I am definitely a creature of the light and have always had a hard time waking in the winter, as my body waits for the sun to rise. Couple that with some cold dreary days here in the Northeast and my mind and body hit the doldrums. My online dictionary defines the doldrums as "a state of inactivity or stagnation" and that is how I often feel in January and it usually continues into February. For me I force myself to be productive and keep to my regular schedule, but for others this feeling can become more extreme and leave a person feeling depressed. Scientists have studied light and its relation to depression and have found that the less sunlight we see in the winter months, the more likely we are to develop Seasonal Affective Disorder (SAD).

The NHS.UK has 5 energy-giving solutions that may help:

  1. Let in some sunlight - As the days grow shorter, your sleep and waking cycles may become disrupted. The lack of sunlight means your brain produces more of a hormone called melatonin, which makes you sleepy. HINT: Open your blinds or curtains as soon as you get up to let more sunshine into your home and get outdoors in natural daylight as much as possible.

  2. Get a good night's sleep - Getting enough undisturbed sleep is vital for fighting off the winter doldrums. It's tempting to go into hibernation mode when winter hits, but that sleepy feeling doesn't mean you should snooze for longer. In fact, if you sleep too much, chances are you'll feel even more sluggish during the day. We don't actually need any more sleep in the winter than in the summer, so aim for about eight hours a night and try to go to bed and wake at the same time every day. Make sure your bedroom helps you feel relaxed and sleepy: clear the clutter, have comfortable and warm bedding, and limit screen time.

  3. Get regular exercise - Exercise may be the last thing you want to do when you're feeling tired on dark winter days, but you might be surprised by how energetic you feel after getting involved in some kind of physical activity every day. Aim for the recommended 150 minutes of exercise each week. Winter time can be a great time to experiment with something new: book a yoga class, try indoor sports or check out a Zumba class. It may be tough to get yourself motivated to exercise, but focus on the positives and it might also help with winter weight gain.

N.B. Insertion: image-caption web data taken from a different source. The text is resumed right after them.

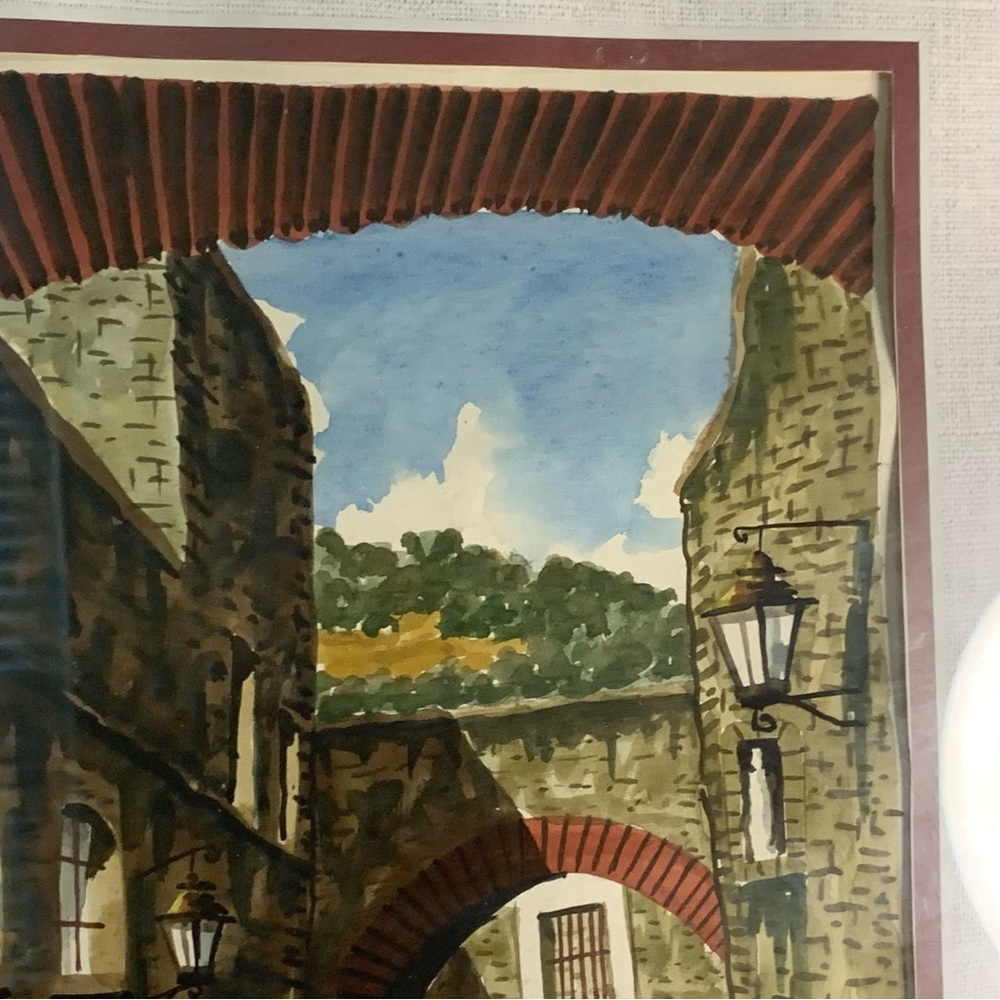 2 Framed Watercolors Signed Mexico Cruz #1 Man Woman 2 Donkey Pink Flower House - Picture 11 of 16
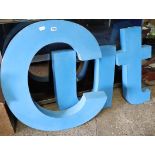3 large blue metal signage letters (Capital 'C', lower case 'U' and lower case 'T')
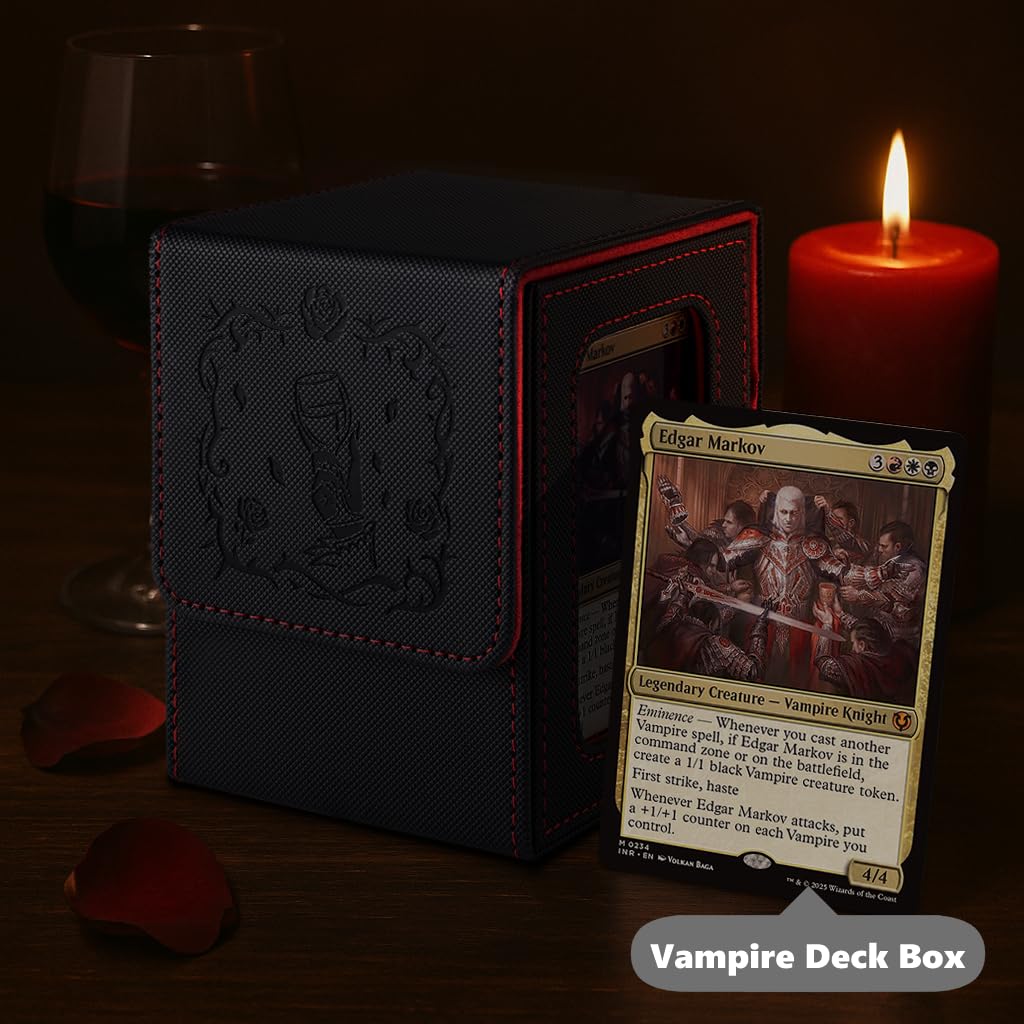Venssu MTG Deck Box with Commander Display — Vampire Embossed, 120 Card Capacity, Dividers & Toploader (Black/Red)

  4. Learn to relax - Are you feeling pressured to get everything done in the shortened days? If so, this stress can contribute to your sluggishness. Many people find adding meditation, yoga, breathing exercises or mindfulness techniques into their day helps them to calm down and feel more relaxed.

  5. Eat the right food - It's important to make sure you eat a healthy, balanced diet. Once the summer ends, there's a temptation to ditch the salads and fill up on warm, starchy comfort foods like pasta, potatoes and bread. And my sweet tooth goes into overdrive in the winter. All these foods can give you a rush of energy, but we all know that wears off quickly.

While it's normal for all of us to slow down over the winter, there are however some medical conditions that could be causing your tiredness and shouldn't be ignored.

  • Sometimes a lack of energy and enthusiasm (lethargy) can be a sign of real winter depression SAD, as mentioned above. It affects about 1 in 15 people and can be treated by a physician.

  • If your tiredness is severe and seems to be present all year round, you could have chronic fatigue syndrome, another treatable condition.

  • Your tiredness could also be a sign of anemia or some sort of infection and bloodwork ordered by your doctor may help rule this out.

If your winter doldrums are preventing you from going about your normal life or they seem to linger on for a long time, you should talk to your doctor. But if you are like me, make an effort to get out and about and think spring ---March 19th is just around the corner after all and each day is thankfully getting longer.